In order to investigate that STING increase in immune cells inside a tumor by the compound of Formula 1 is at the basis of increase in the immune activation and the immune anticancer efficacy, as shown in FIG. 27, the tumor was treated with the compound of Formula 1 alone, the tumor was extracted after one day since the final treatment, and the amount of STING inside thereof was confirmed by flow cytometry. As described above, after euthanasia with carbon dioxide, the tumor was extracted, TIL was separated, and intracellular STING staining was performed in the same manner as in <Example 6>.

As a result, as shown in FIG. 28, it was confirmed that the amount of STING was increased in antigen-presenting cells represented by tumor-associated macrophages (TAM) and dendritic cells (DC). In addition, it was confirmed that the effect of increasing STING was more noticeably exhibited in M1 macrophages, which directly activated the immune response, compared to M2 macrophages among all tumor-associated macrophage.

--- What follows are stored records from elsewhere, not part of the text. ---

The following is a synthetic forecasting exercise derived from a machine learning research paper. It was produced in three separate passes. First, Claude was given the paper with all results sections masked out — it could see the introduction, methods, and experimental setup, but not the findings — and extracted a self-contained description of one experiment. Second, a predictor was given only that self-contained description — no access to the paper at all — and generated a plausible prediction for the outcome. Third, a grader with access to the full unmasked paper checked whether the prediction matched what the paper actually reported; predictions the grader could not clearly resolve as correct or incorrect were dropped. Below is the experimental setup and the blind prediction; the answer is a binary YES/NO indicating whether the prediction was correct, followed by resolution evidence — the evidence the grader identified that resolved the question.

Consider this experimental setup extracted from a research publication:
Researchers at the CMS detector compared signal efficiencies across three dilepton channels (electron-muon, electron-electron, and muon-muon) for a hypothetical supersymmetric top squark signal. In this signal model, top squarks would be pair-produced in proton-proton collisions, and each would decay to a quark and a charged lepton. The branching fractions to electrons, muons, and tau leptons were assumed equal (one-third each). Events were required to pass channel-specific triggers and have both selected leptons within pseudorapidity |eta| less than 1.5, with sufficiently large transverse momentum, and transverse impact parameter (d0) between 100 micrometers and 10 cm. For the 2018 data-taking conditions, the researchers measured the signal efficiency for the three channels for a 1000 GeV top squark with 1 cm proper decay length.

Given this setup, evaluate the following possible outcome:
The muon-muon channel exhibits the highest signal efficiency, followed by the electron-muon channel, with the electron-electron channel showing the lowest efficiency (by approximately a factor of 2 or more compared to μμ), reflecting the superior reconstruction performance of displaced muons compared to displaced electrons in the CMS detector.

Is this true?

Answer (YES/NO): NO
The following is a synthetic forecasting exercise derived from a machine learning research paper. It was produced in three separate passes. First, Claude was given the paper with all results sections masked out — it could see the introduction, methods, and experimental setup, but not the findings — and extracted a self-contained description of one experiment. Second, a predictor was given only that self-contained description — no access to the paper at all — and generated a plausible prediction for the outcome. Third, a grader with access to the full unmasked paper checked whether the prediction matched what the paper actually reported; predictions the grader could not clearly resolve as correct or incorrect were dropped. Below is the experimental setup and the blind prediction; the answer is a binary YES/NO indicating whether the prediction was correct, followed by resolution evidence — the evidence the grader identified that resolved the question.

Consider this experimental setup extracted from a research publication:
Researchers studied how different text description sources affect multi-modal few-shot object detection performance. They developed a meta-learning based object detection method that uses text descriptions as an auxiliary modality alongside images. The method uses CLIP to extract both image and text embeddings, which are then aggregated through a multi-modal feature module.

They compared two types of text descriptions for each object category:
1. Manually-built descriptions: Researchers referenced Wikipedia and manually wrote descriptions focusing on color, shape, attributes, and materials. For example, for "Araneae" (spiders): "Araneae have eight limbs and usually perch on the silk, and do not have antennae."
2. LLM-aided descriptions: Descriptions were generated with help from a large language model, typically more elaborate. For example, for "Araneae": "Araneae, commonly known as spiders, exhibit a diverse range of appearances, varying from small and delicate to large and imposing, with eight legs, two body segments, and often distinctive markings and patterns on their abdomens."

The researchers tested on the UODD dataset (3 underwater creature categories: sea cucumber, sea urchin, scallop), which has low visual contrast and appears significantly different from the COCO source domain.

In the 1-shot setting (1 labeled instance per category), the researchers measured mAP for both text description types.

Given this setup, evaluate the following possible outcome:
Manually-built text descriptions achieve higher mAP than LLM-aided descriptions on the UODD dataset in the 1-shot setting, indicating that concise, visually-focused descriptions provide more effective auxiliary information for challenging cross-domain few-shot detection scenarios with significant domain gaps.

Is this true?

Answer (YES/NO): NO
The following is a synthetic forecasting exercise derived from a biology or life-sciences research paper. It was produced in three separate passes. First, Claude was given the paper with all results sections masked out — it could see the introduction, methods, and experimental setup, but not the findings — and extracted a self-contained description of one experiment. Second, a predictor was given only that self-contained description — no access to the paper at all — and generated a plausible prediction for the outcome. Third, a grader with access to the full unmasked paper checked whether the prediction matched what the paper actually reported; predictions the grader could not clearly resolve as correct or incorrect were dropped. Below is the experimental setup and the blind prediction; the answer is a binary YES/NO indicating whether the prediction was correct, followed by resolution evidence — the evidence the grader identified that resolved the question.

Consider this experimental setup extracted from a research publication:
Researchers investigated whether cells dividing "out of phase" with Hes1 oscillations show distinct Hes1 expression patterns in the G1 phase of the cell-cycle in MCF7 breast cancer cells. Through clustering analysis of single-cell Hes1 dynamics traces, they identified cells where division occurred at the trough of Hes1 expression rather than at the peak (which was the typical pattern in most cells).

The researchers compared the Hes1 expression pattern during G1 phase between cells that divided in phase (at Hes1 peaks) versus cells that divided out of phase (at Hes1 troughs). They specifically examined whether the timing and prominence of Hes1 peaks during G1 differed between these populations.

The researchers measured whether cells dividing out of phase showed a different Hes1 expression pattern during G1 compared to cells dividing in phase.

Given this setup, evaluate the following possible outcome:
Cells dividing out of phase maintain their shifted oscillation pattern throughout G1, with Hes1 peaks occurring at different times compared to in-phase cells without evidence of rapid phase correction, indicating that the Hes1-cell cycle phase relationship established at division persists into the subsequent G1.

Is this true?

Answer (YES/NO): YES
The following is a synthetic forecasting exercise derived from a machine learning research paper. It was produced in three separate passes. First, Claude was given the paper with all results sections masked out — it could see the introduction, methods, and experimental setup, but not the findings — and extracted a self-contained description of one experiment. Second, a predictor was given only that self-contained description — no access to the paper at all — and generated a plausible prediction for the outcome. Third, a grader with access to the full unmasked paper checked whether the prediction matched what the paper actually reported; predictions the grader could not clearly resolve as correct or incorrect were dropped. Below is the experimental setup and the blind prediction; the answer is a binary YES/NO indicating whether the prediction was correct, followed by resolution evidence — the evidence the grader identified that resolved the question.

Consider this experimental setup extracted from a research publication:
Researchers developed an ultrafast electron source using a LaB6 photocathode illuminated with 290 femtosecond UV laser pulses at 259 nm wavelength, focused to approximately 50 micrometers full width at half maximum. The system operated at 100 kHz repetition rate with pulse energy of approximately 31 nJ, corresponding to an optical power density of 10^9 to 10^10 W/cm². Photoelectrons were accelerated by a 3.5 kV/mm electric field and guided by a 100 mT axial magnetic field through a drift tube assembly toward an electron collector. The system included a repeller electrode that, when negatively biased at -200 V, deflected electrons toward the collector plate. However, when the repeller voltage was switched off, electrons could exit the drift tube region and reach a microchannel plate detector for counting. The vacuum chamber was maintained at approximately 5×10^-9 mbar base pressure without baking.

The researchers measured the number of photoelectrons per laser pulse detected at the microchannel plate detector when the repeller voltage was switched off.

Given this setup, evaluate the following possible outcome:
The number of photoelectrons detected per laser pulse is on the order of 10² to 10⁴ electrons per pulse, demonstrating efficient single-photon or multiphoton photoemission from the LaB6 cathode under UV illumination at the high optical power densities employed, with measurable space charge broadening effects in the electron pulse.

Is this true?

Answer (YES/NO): NO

<11-4> Confirmation of Anti-Cancer Immune System Construction Effect

It was verified whether, under the treatment of cGAMP and the compound of Formula 1 in combination, in addition to the results of increasing the antigen presentation efficacy that were confirmed in FIGS. 18 to 21, the anticancer immune system was constructed throughout the organism also in the animal model, so that activated cytotoxic T cells were able to remove cancer cells in other locations to which drugs are not injected. For this purpose, as shown in FIG. 29, the primary tumor was transplanted first, then the secondary tumor was transplanted after four days, and drug administration was performed only to the primary tumor when the size of each tumor reached 100 mm³ and 20 mm³.

As a result, as shown in FIG. 30, similar to the results in FIG. 23, it was confirmed that the tumor growth was inhibited and the final tumor mass was reduced in the primary tumor under the treatment in combination with the compound of Formula 1, compared with the single administration of cGAMP (cG). Furthermore, it was finally confirmed that tumor death also effectively occurred in the secondary carcinomas to which the drug was not directly injected. Therefore, from the results, it was confirmed that the compound of Formula 1 effectively promotes the construction of the anticancer immune system in the entire organism.

<11-5> Confirmation of Effect of Treatment of Compound of Formula 1 and Immune Checkpoint Therapeutic Agent in Combination

It was confirmed whether the efficacy can be increased in case of treating in combination with existing immune checkpoint therapeutic agents from the efficacy of constructing the systemic anticancer immune system of the compound of Formula 1. For this purpose, as shown in FIG. 31, a PD-1 antibody, an immune checkpoint therapeutic agent, was intravenously administered once every three days, the compound of Formula 1 was directly injected into the cancer once every four days, and then tumor growth and weight were measured.

As a result, as shown in FIG. 32, in case of treating the PD-1 antibody and the compound of Formula 1 in combination, it was confirmed that tumor growth and final tumor weight decreased in a concentration-dependent manner compared to single treatment with the PD-1 antibody.